Elsevier

Computers & Graphics

Volume 47, April 2015, Pages 24-33
Computers & Graphics

Technical Section
An advanced pre-positioning method for the force-directed graph visualization based on pagerank algorithm

https://doi.org/10.1016/j.cag.2014.10.001Get rights and content

Highlights

  • We take the importance degree of the vertices into consideration.

  • We propose a variant of the PageRank algorithm to calculate the importance degree for undirected graphs.

  • We propose a model to calculate the coordinates of center vertices.

  • We preposition the vertices according to the importance degree.

Abstract

Graph visualization techniques aim to help users obtain deep insights about the structure and evolution of graphs through minimizing visual confusion and real-time updating of the drawing. This demands high effectiveness of the drawing algorithms to produce layout of graphs with few edge crossings. However, the classical force-directed algorithms fail to satisfy this requirement. In this paper, we solve this problem by using a novel and heuristic pre-positioning method based on a variant of the PageRank algorithm. In our algorithmic framework, five models are proposed to calculate the importance degree of each vertex, the relation matrix of the vertices, the layer each vertex belongs to, the available placing coordinates and the matching coefficient between a vertex and a position. After the pre-positioning procedure of each layer, the classical force-directed algorithm is used to calculate the final position of each vertex. Experimental results have shown that our approach can reduce the computing time as well as the number of edge crossings.

Introduction

Graphs have become one of the most widely used models to represent structural information as diagrams.

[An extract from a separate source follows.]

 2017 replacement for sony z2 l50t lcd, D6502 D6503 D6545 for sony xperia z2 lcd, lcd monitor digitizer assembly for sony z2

In order to communicate information contained in the graph clearly, graph visualization has become a fast growing research area. Typically, graph visualization aims at visualizing the abstract data to reinforce human cognition. It has a broad application domain including scientific computing, network analysis, bioinformatics and network security.

As Purchase et al. described in their literature, the process of human understanding was in close relation to the quality of the final layout [1], [2]. A good layout of graph can show the underlying relationships between the entities clearly, so that the readers can understand the information contained in the graph quickly. In contrast, a bad layout can make the structure of the graph confusing, and the readers will get a poor graph reading experience with more time spent. Empirical experiments performed by Purchase has shown that reducing the number of edge crossings is the key to getting a good layout as well as increasing the understandability of the graph [3].

In order to map the relational data structure as graphs, many graph layout algorithms have been proposed. Due to the ability to produce graphs in an aesthetically pleasing way, the force-directed graph drawing algorithms [4], [5] are the most widely used. A typical force-directed graph drawing algorithm, like Eades’ spring embedder, treats a graph as a mechanical system in which vertices are represented as steel rings and edges are represented as springs [6]. In this system, repulsive forces exist between any two vertices and attractive forces exist between two connected vertices. When the spring length is longer than the natural length, vertices are together; otherwise, vertices are pushed apart. In this way, the repulsive forces nullify the attractive forces so that two connected vertices maintain perfect distance to each other. After the vertices are placed at randomly chosen positions, the repulsive and attractive forces act on these vertices, and they are forced to move in the direction of the total force. However, the force-directed algorithms are very computing expensive because iterations are needed to find a minimal energy state. In addition, the final drawings often have lots of edge crossings which will reduce the readability [7]. Thus, the demand for high effectiveness of the graph drawing algorithms to produce comprehensible graphs in a short time cannot be satisfied.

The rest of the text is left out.